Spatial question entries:

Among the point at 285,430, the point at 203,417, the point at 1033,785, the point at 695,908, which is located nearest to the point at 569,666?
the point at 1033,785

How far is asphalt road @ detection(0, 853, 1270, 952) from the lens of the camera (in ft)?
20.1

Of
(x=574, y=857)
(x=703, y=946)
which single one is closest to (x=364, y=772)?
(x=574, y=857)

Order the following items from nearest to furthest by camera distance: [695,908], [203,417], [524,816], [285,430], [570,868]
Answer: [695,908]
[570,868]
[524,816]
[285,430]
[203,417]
==
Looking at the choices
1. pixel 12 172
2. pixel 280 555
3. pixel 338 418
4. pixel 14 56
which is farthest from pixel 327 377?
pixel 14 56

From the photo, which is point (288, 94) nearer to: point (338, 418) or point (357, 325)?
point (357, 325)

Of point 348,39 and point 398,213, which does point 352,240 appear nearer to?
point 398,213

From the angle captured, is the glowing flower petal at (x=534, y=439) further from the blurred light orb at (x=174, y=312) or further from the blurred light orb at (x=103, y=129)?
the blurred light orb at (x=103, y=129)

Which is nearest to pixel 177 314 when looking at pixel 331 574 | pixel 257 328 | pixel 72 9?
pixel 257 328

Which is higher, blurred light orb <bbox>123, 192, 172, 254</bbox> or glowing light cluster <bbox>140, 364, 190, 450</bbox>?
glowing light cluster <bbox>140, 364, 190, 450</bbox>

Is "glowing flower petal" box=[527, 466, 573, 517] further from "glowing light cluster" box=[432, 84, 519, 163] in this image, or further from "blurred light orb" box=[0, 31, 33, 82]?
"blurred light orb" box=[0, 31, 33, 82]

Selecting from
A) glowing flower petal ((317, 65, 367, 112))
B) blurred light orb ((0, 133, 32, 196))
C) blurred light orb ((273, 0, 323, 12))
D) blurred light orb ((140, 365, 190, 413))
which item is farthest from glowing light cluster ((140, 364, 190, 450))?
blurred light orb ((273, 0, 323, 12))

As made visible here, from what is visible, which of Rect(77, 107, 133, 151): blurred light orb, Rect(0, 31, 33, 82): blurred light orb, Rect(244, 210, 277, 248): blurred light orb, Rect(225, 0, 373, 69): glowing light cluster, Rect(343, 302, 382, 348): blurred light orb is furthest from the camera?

GOAL OF THE EXERCISE: Pull out every line in the rows above that contains the string "pixel". Case counts, so match only that exact capitalization.

FINISHED TASK:
1. pixel 12 172
2. pixel 280 555
3. pixel 338 418
4. pixel 14 56
which is farthest from pixel 327 377?
pixel 14 56
Which is nearest to pixel 177 314 when looking at pixel 331 574 | pixel 257 328 | pixel 72 9?
pixel 257 328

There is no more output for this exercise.